DeleteMasuk akal, Mbak Kimi. Dan gagasan itu, pengalaman-pengalaman subjektif itu, direproduksi terus di media dan dianggap sebagai sebuah "kebenaran" objektif. Padahal ada penjelasannya secara ilmiah. Postingan Mbak Kimi yang ini munculnya pas banget. Soalnya kemarin saya diskusi soal ini juga sama kawan karena dia ngerasa "ditempeli" selama beberapa waktu itu. Terus saya sarankan dia untuk mencari penjelasan ilmiahnya.
Kalau yang dicontohkan Bang Morish soal Korea itu berarti memang taktik marketing. Karena, menurut pemahamanku, priming itu terjadi tanpa kita sadari.
DeleteHuwow...padat banget penjelasannya sampe chapter 3 ini. Jadi lebih ngerti kondisi psikologi manusia XD Otak manusia memang unik yah. Aku tertarik banget soal priming ini. Berarti kekuatan kata-kata memang nyata ya? Misal setiap hari kalo kita terpapar dengan kata-kata yang positif, berarti kita bisa menjalani hari-hari dengan lebih positif ya? Tapi kita gak boleh bohong juga sih. Semisal kita ngomong ke diri sendiri "kamu oke, kamu keren", tapi pas lagi gak dapet mood-nya, mungkin yang ada malah kesel sendiri XD
ReplyDeleteKalau kita ngomong ke diri sendiri seperti yang kamu contohkan, itu bukan priming, melainkan self-fulfilling prophecy.

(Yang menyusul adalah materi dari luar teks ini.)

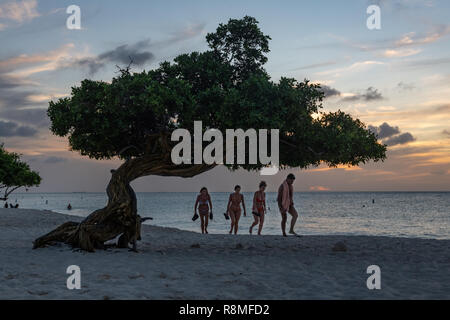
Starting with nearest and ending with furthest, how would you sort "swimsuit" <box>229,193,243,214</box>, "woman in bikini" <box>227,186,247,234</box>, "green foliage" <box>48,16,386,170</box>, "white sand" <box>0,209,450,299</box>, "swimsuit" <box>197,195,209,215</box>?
"white sand" <box>0,209,450,299</box> < "green foliage" <box>48,16,386,170</box> < "woman in bikini" <box>227,186,247,234</box> < "swimsuit" <box>229,193,243,214</box> < "swimsuit" <box>197,195,209,215</box>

DeleteOiya dink, kata kuncinya tuh "stimulus yang tidak disadari" ya...
DeletePenjelasannya padat dan mudah banget dimengerti. Makasih kak kimmi, soalnya kalau dibaca gitu aja, informasinya susah banget buat dicerna, untuk ada tulisan kak kimi yang merangkum tentang materi, jadi gampang dimengerti dan tentunya bikin semangat buat belajar :D
ReplyDeleteHalo, Andhika. Senang sekali kalau tulisanku ini mudah dipahami dan bermanfaat buat kamu. Salam kenal ya.